This directory contains merged transcript models produced using
the "standard" (non-anchored) merging procedure on PacBio HCGMs (High-Confidence Genome Mappings)
within the GENCODE Capture Long-Seq project.
The "compmerge" software (https://github.com/sdjebali/Compmerge) was used for the merging.

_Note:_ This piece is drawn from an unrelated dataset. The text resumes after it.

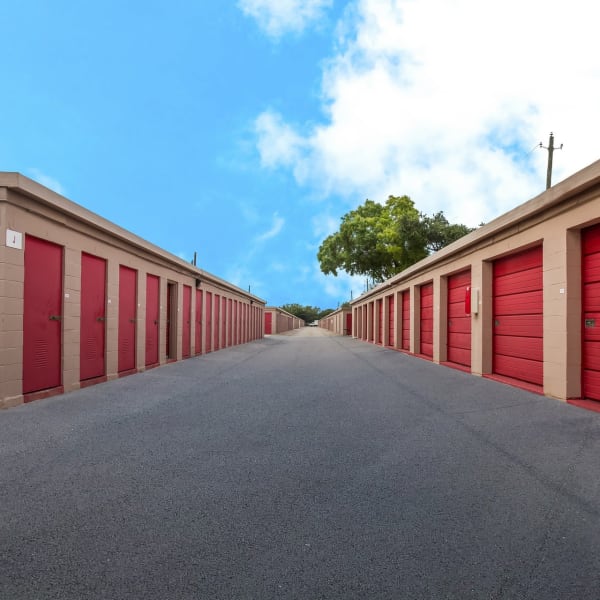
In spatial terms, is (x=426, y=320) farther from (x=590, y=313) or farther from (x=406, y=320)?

All files correspond to genome assemblies hg38 and mm10.

# File naming scheme:

<species>All_Cap1_<tissue>_<merging_method>.compmerge.<subset>.gtf.gz

where:
	species:
		"mm": mouse
		"hs": human

	tissue: self-explanatory, except:
		"all": transcript models merged across all available tissues

	merging_method:
		"anchor": files produced with the "anchored" merging procedure (see Methods section of the paper)
		"noAnchor": files produced with the standard merging procedure (see Methods section of the paper)

	subset:
		"all": all merged transcript models, regardless of their end support
		"cageSupported": merged transcripts models whose 5' end is supported by a FANTOM5 CAGE TSS
		"polyASupported": merged transcripts models whose 3' end is supported by a captured polyA site
				(i.e., composed of poly-adenylated PacBio reads)
		"cage+polyASupported": full-length merged transcripts models whose:
				- 5' end is supported by a FANTOM5 CAGE TSS
				and
				- 3' end is supported by a captured polyA site
			    	(i.e., composed of poly-adenylated PacBio reads)


# File format:

GTF with the internal merged transcript model identifier as the "transcript_id" value,
and the comma-separated list of contributing PacBio reads as the gene_id value.
Note that when the <tissue> value of the filename is "all",
the gene_id attribute value is the list of contributing models merged *within* each tissue,
and not the list of contributing PacBio reads.